Last Updated Aug 26, 2011 10:26 AM EDT
I've been wading through many of these lately. Here's one that caught my eye. According to MomCorps, a staffing organization that places people in non-traditional jobs, 42% of American workers would trade some percentage of their salary for flexibility at work. All working mommies, right? Well, no. If you ask people if they'd be willing to give up more than 10% of their salary in exchange for flexibility, men are twice as likely as women to say yes.
Granted, the numbers are small (12% vs. 6%). But why the direction of the difference?
I have a few theories. Men still earn more than women, so they have more wiggle room in salary negotiations in general -- which makes giving up 10% not seem like as big a deal. Men also work more hours than women, so their work lives may feel less sustainable than women's right now. Or this could be a feint at the "masculine mystique" that a few pundits have written about lately. The domestic expectations placed on modern men these days are huge compared with their fathers or grandfathers. But they haven't really gotten a big break at work to compensate.

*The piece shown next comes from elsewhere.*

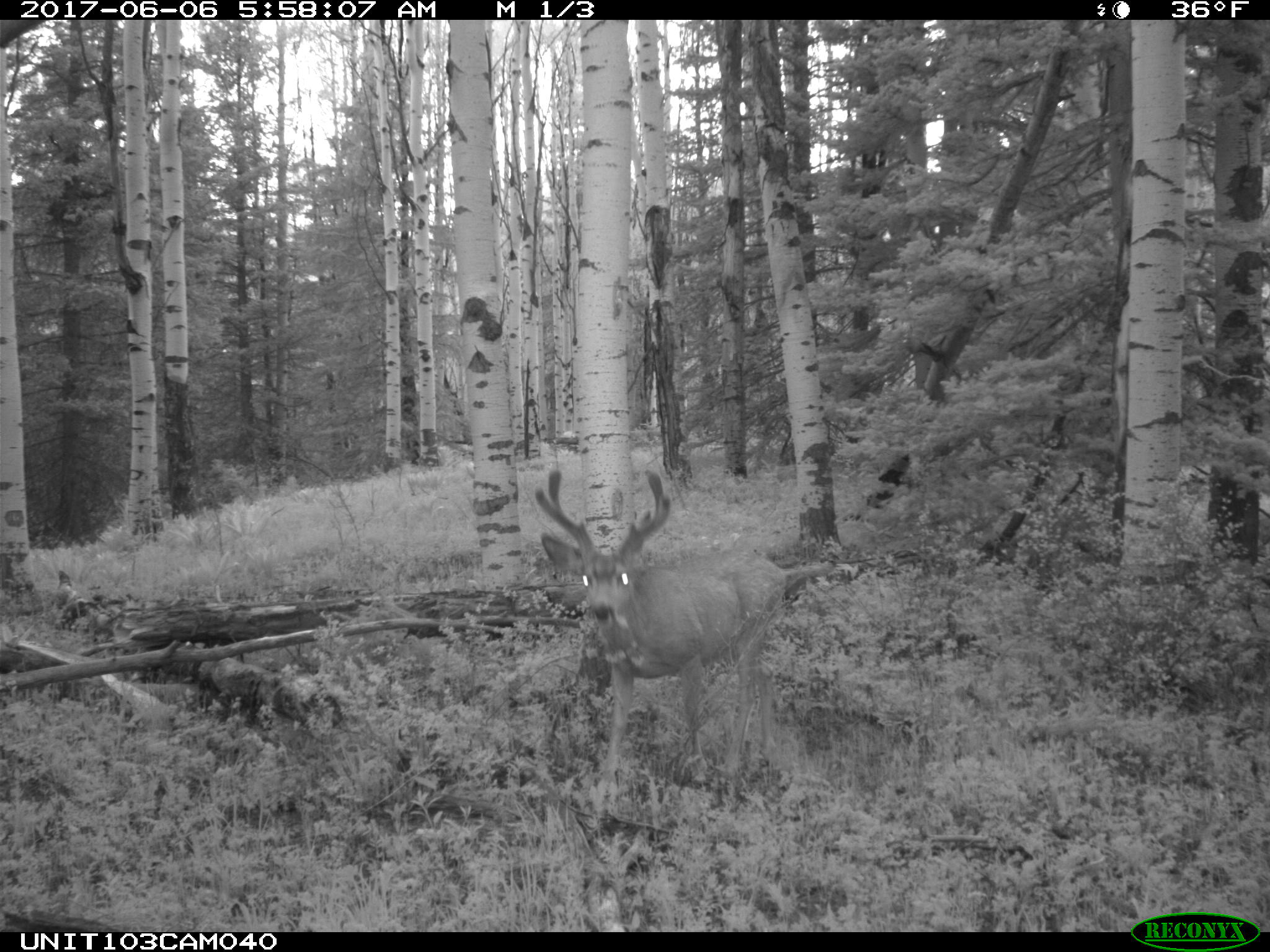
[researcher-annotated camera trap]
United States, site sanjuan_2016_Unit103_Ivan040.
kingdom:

Regardless, though, I think these questions are asked the wrong way. Because why should flexibility be a perk that requires giving up salary to get? There's some evidence that people who can work from home and set their own hours are willing to work more than people stuck in cubicles. They may be less likely to leave their employers, too. Those are attributes worth paying more for, rather than less. No matter what gender you happen to be.